Reputation: 587
I have the following data
library(xts)
values<-c(2,2,2,4,2,3,0,0,0,0,0,1,2,3,2)
time1<-seq(from=as.POSIXct("2013-01-01 00:00"),to=as.POSIXct("2013-01-1 14:00"),by="hour")
data<-xts(values,order.by=time1)
data
[,1]
2013-01-01 00:00:00 2
2013-01-01 01:00:00 2
2013-01-01 02:00:00 2
2013-01-01 03:00:00 4
2013-01-01 04:00:00 2
2013-01-01 05:00:00 3
2013-01-01 06:00:00 0
2013-01-01 07:00:00 0
2013-01-01 08:00:00 0
2013-01-01 09:00:00 0
2013-01-01 10:00:00 0
2013-01-01 11:00:00 1
2013-01-01 12:00:00 2
2013-01-01 13:00:00 3
2013-01-01 14:00:00 2
Now I want to remove all the zeroes, this can be easily achieved with
remove_zerro = apply(data, 1, function(row) all(row !=0 ))
data[remove_zerro,]
The problem is that after I use the data without zeros and make some modifications I want to insert the zeros back to my data at the same date and time. Any idea would be apprecciated
Upvotes: 2
Views: 115
Reputation: 22374
It seems like you might want to work with sparse vectors/matrices:
install.packages("spam")
library(spam)
sx <- c(0,0,3, 3.2, 0,0,0,-3:1,0,0,2,0,0,5,0,0)
apply.spam(spam(sx), NULL, function(x){1 / x})
[,1]
[1,] 0.0000000
[2,] 0.0000000
[3,] 0.3333333
[4,] 0.3125000
[5,] 0.0000000
[6,] 0.0000000
[7,] 0.0000000
[8,] -0.3333333
[9,] -0.5000000
[10,] -1.0000000
[11,] 0.0000000
[12,] 1.0000000
[13,] 0.0000000
[14,] 0.0000000
[15,] 0.5000000
[16,] 0.0000000
[17,] 0.0000000
[18,] 0.2000000
[19,] 0.0000000
[20,] 0.0000000
If you did it with zero-values:
> apply(matrix(sx), 1, function(x){1 / x})
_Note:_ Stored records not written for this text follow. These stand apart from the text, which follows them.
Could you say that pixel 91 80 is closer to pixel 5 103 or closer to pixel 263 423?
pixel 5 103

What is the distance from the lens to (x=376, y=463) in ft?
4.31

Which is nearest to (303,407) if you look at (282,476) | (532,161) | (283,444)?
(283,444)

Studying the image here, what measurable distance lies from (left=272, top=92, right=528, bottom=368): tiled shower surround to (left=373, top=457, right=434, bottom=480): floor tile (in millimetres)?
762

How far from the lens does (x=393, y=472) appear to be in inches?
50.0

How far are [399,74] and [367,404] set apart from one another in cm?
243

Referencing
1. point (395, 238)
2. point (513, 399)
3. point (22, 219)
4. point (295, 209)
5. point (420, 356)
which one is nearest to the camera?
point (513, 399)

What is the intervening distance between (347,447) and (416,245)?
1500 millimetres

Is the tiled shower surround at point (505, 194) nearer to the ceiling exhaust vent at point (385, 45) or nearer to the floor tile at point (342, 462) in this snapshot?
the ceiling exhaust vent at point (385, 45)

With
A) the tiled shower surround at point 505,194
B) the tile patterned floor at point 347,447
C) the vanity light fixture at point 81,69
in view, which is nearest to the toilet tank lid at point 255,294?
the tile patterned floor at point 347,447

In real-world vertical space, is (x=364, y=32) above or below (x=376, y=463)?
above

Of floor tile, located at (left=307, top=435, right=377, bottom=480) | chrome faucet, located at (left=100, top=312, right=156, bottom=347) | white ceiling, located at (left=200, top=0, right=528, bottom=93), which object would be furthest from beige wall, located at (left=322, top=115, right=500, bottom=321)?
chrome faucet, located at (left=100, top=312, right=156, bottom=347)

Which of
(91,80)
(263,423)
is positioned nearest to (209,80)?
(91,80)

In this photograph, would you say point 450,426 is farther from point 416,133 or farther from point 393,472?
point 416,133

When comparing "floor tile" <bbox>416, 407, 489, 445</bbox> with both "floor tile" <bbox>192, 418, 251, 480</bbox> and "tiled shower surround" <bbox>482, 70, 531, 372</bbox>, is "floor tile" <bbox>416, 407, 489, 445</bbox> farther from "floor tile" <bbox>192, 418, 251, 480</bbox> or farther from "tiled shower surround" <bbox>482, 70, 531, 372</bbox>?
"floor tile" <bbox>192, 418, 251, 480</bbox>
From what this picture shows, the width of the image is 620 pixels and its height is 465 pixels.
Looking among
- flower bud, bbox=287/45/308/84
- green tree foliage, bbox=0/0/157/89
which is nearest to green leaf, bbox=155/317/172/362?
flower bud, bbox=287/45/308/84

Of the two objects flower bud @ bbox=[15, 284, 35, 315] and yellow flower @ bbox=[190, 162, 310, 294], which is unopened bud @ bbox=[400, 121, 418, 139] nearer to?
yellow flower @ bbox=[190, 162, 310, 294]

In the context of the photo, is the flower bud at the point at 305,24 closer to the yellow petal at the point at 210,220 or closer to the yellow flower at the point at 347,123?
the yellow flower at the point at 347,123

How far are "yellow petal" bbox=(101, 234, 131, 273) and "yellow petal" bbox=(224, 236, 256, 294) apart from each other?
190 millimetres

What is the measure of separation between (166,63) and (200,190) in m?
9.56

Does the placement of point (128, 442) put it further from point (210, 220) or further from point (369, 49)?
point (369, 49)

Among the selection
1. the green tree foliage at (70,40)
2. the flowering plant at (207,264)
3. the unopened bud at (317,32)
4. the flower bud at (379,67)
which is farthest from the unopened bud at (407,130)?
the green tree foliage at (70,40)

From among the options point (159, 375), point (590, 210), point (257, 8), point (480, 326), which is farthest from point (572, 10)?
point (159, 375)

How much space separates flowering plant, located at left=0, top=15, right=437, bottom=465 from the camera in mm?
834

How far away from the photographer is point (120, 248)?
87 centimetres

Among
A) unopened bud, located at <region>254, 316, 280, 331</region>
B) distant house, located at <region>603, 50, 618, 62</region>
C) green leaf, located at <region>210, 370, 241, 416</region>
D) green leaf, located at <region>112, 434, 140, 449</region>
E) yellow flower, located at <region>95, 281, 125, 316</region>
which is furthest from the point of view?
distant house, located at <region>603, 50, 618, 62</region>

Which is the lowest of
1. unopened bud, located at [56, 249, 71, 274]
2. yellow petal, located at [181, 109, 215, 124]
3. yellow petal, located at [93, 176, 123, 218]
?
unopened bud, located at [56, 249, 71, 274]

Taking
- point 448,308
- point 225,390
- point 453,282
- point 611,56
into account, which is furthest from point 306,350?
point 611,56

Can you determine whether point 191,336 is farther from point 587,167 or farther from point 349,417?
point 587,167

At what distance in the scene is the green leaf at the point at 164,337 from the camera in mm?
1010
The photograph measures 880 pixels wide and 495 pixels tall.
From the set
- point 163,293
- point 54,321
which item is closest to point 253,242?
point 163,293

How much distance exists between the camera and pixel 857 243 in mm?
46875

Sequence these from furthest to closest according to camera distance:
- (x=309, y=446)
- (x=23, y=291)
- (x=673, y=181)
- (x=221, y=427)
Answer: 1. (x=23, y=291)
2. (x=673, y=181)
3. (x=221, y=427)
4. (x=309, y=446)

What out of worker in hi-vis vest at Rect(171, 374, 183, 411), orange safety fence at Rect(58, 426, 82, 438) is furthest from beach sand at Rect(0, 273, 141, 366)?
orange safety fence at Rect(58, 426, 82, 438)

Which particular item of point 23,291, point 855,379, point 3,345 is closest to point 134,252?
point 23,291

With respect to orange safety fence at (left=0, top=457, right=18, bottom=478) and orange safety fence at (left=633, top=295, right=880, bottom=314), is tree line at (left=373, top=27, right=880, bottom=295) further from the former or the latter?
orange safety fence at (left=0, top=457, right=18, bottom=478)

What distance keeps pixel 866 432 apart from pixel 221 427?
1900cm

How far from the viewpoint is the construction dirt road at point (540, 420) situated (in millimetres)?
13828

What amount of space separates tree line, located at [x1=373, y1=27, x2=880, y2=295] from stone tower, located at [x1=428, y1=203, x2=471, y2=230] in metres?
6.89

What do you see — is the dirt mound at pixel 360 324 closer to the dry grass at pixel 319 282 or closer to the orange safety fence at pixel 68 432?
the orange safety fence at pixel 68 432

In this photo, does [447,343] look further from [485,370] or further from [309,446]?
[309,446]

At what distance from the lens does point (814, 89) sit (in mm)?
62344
[1] Inf Inf 0.3333333 0.3125000 Inf Inf
[7] Inf -0.3333333 -0.5000000 -1.0000000 Inf 1.0000000
[13] Inf Inf 0.5000000 Inf Inf 0.2000000
[19] Inf Inf
So you can see that apply.spam
ignores zeros, but puts them back automatically
The disadvantage is that you'll have to reattach your time-labels back after processing.
Upvotes: 1
Reputation: 587
So obviously this is the solution
no<-data[ data[,1] != 0, ] #data without zeros
yes<-data[ data[,1] == 0, ]# data with only zeros
together<-c(no, yes)# both data combined together
Upvotes: 0
Reputation: 57220
Here are two possible approaches :
# re-create your data set
library(xts)
values<-c(2,2,2,4,2,3,0,0,0,0,0,1,2,3,2)
time1<-seq(from=as.POSIXct("2013-01-01 00:00"),to=as.POSIXct("2013-01-1 14:00"),by="hour")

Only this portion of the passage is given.